When the company prepares the financial statements, the company can select which currency to use to present in its financial statements. That means the company could select whichever currency the company wants to present. However, the company could not select the functional currency. Only the economic environment could determine it.
What is a Company’s Functional Currency?
Functional currencies are mainly important when it comes to multinationals and companies that have a relatively bigger scale of operations.
In this regard, it can be seen that these are the type of companies that mostly have a wider scale of operations, and hence, they conduct transactions in not one but numerous different types of transactions.
However, mostly when companies are carrying out transactions, they use their local currency. If they are not using their local currency, they normally opt to choose a currency that is considered to be global, like the United States Dollar (USD).
They term this as their functional currency and prepare all the financial statements, keeping this particular currency as their main currency.
Similarly, it can also be seen that the functional currency is important because it helps companies ensure that all the transactions are on the same footing.
It also becomes increasingly important to make sure of the fact that all these transactions are considered to be on the same footing so that it is easier for the users of the financial statements to use this information for their own benefit.
The concept of functional currency, along with its usages, can be described using the illustration below:
Multinational Inc. is a manufacturing concern dealing with the production of automobiles. With plants situated In India, Dubai, and New York, they are considered to be a global player in the automobile sector.
For all the assembling plants, they procure parts from Thailand, Azerbaijan, and Pakistan. Therefore, they conduct international business and work in multiple different currencies. Their head office is based in New York.
In the example above, it can be seen that Multinational Inc. is operating in a number of locations, where they are selling their cars and producing. They are listed on the NYSE, and therefore, all the shareholders belong to the U.S.
As far as the financials for the individual assembly units are concerned, it can be seen that they are likely to deal in their local currency, which would be the functional currency in this aspect.
For example, the prices of cars would be in rupees in India, Dirhams in Dubai, and Dollars in the U.S.
However, when each of these entities would procure their parts from vendors based in Thailand, Azerbaijan, and Pakistan, they would use the global currency (the USD) in order to carry out these transactions.
They would then be converted into the local currency and then represented on the financial statements in order to get a holistic view of how the company is operating.
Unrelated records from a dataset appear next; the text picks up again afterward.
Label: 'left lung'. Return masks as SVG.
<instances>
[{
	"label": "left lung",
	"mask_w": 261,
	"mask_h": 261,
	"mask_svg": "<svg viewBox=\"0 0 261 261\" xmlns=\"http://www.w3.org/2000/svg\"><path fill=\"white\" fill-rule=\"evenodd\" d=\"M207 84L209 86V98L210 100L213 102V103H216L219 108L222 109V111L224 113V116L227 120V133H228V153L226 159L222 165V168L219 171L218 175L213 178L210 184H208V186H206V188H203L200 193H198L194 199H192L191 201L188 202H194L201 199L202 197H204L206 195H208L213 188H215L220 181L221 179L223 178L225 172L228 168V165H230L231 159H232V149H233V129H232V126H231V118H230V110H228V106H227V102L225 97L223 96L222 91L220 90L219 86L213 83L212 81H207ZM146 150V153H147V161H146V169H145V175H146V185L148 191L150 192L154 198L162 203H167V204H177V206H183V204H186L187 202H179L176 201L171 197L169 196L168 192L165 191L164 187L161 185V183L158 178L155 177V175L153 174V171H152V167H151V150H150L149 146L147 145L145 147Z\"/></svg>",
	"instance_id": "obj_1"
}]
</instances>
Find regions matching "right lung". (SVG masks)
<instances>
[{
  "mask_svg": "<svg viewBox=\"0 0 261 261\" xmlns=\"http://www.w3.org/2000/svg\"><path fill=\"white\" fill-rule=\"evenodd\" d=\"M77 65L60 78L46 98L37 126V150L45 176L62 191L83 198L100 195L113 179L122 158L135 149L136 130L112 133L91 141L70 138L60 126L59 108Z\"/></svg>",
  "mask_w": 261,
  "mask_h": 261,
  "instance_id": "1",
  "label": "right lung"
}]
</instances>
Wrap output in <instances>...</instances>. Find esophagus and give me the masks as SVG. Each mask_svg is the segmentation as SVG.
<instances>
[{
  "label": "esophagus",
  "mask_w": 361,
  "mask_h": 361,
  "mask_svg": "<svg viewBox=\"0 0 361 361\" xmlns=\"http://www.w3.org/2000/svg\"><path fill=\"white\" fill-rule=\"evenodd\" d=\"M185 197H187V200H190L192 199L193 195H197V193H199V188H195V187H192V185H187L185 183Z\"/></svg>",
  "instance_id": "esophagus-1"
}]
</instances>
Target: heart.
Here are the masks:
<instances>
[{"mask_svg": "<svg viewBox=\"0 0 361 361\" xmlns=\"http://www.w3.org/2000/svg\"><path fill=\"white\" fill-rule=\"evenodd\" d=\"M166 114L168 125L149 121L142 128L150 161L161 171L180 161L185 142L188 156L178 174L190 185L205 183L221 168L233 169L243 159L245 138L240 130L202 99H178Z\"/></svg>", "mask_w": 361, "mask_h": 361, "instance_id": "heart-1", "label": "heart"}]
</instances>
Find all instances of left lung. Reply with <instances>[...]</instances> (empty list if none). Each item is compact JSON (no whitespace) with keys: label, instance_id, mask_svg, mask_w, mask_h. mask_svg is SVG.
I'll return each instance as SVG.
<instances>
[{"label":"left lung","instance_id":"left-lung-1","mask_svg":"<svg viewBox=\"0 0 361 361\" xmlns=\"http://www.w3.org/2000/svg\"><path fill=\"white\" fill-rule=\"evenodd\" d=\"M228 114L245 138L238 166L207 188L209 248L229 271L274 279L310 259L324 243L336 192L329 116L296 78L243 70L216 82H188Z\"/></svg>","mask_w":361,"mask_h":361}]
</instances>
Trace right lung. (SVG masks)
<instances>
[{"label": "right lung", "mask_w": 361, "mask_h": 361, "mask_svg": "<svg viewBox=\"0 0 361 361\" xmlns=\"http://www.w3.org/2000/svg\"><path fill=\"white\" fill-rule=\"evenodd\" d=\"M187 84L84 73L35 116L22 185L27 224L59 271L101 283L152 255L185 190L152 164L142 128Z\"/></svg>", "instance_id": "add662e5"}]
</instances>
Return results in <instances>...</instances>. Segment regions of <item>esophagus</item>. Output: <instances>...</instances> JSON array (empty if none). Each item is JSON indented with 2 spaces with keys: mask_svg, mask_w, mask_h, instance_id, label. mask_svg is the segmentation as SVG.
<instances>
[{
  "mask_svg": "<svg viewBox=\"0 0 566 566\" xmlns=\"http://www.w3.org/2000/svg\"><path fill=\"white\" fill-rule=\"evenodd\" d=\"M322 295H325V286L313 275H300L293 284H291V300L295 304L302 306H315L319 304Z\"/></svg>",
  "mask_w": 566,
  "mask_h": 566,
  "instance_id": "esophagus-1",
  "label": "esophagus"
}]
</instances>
After the individual financial statements have been prepared, all the assembling plants would then convert it into the currency that is used in the head office so that all the individual financial statements can be used to prepare a clubbed financial account, based on which the financial statements would be prepared.
It is important for Multinational Inc. to utilize different currencies for different parts because it would help them ensure that they can transact in one currency. It would make it easier to comprehend financial statements if they are duly converted in the currency of the place where the company (or the subsidiary) is actually operating.
Functional Currency vs Presentation Currency
The main difference between functional currency and presentation currency is the fact that functional currency is used to carry out transactions, whereas the presentation currency is the currency on the basis of which financial statements are prepared.
In this regard, it is imperative to realize the fact that functional currency might be different from presentation currency if it is a multinational.
In the example that has been mentioned above, the functional currency for all the different subsidiaries would be Indian Rupee, Dirhams, and United States Dollar. However, for the parent financial statements that are prepared, the presentation currency would be the United States Dollar.